- 阅读短文
##############################

中文摘要：

目的建立检测人微小病毒B19的间接酶联免疫吸附（ELISA）法，评价其临床应用价值。方法采用原保存的XA—B19 VP1独特区蛋白包被ELISA板，优化该方法检测B19抗体的最佳实验条件。与聚合酶链反应（PCR）、parvovirus B19 ELISA方法进行比较，评价其一致性。结果最佳包被量为25ng／孔，标本血清最佳稀释倍数为1：200。建立的间接ELISA检测体系与腺病毒、呼吸道合胞病毒、流感病毒、副流感病毒、疱疹病毒抗体阳性血清无交叉反应。其检测B19 IgM敏感性为88．37％，特异性为96．15％，与PCR方法一致性好（kappa值〉0．75，P〉0．05）；与parvovirus B19 IgM ELISA方法符合性好，符合率为96．8％。与parvovirus B19 IgG ELISA方法比较kappa值〉0．75，P〉0．05，两种检测方法一致性好。结论建立的间接ELISA检测B19抗体的方法具有灵敏度高、特异性强、经济、快速、方便等优点，适合于流行病学调查和临床标本检测。

英文摘要：

Objectives To establish indirect enzyme linked immunosorbent assay （ELISA） method for detection of human parvovirus B19 antibody and evaluate its importance for clinical application. Methods Specific B19 antibodies were detected with indirect ELISA. The method was further optimized by coating ELISA plate with XA-B19 VP1 unique recombinant protein. Comparison among this indirect ELISA method, polymerase chain reaction （PCR） and parvovirus B19 IgG, IgM ELISA kit （Germany） was done, and the consistency among these three methods was assessed as well. Results The optimal concentration of coated antigen VP1 unique recombinant protein was 25 ng per well and the optimal serum dilution was 1：200. This indirect ELISA system has no cross-reaction with the serum antibodies of adenovirus, respiratory syncitial virus, influenza virus, parainfluenza virus, and human herpes virus. The sensitivity was 88.37% and the specificity was 96.15% when it was used to detect B19 IgM. The concordance between the indirect ELISA method and PCR was good （kappa 〉 0.75, P 〉 0.05）. The concordance between the indirect ELISA method and parvovirus B19 IgM ELISA kit was also good. When it was used to detect B19 IgG, the concordance between the indirect ELISA method and parvovirus B19 IgG ELISA kit was good （kappa 〉 0.75, P 〉 0.05）. Conclusions Indirect ELISA is sensitive, specific, economical, quick and convenient for detection of antibodyagainst parvovirus B19 and it is suitable for clinical use.

##############################

(资料条目)

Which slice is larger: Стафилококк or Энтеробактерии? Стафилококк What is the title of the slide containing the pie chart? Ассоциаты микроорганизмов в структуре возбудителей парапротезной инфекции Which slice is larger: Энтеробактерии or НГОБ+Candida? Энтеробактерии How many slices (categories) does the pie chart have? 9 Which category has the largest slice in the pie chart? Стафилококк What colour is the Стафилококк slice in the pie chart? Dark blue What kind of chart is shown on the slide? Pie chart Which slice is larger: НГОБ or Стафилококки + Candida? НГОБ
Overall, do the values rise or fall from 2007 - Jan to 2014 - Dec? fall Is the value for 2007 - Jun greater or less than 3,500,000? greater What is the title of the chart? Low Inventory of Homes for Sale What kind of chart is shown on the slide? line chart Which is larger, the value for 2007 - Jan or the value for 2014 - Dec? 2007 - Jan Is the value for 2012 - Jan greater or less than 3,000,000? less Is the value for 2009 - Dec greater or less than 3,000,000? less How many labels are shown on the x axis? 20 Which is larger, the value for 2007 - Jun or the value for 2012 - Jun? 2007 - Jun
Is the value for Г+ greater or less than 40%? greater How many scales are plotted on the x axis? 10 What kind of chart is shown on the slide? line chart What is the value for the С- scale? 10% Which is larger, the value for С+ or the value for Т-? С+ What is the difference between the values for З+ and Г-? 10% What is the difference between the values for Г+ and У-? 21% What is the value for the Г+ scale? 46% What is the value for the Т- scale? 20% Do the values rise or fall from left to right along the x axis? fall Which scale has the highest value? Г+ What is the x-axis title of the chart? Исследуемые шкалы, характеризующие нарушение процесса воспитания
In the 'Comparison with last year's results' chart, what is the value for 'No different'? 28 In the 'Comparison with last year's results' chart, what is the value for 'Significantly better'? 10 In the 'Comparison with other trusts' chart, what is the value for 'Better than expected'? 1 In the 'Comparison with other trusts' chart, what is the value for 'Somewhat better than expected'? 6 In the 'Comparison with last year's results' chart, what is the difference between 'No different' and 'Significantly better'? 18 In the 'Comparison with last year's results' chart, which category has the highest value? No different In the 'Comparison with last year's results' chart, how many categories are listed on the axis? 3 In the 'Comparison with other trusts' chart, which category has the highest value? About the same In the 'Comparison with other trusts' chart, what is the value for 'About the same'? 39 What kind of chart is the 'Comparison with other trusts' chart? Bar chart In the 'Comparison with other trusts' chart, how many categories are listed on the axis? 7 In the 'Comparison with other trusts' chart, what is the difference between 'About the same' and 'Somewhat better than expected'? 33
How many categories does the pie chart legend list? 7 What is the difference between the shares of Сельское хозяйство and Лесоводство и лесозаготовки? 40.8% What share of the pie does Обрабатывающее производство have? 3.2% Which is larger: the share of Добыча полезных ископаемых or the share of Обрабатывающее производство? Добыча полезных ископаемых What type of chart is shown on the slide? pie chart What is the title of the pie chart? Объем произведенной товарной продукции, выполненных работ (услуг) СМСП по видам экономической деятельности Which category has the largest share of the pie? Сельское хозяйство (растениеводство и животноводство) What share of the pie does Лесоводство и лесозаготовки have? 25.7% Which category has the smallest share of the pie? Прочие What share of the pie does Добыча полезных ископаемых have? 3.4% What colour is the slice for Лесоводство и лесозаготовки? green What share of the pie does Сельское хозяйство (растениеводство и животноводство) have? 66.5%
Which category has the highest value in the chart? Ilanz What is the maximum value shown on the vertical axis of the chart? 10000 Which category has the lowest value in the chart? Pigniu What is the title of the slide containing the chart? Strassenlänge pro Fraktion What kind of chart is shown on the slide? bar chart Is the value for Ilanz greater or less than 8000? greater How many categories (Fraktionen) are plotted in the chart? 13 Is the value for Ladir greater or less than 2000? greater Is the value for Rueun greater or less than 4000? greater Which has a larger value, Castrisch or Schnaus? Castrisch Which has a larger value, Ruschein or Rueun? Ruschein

##############################

- 要做的事
根据这篇关于人微小病毒B19抗体检测的摘要，用这种间接ELISA法检测B19 IgM时，敏感性和特异性分别是多少？

- 本题解答
敏感性为88.37%，特异性为96.15%。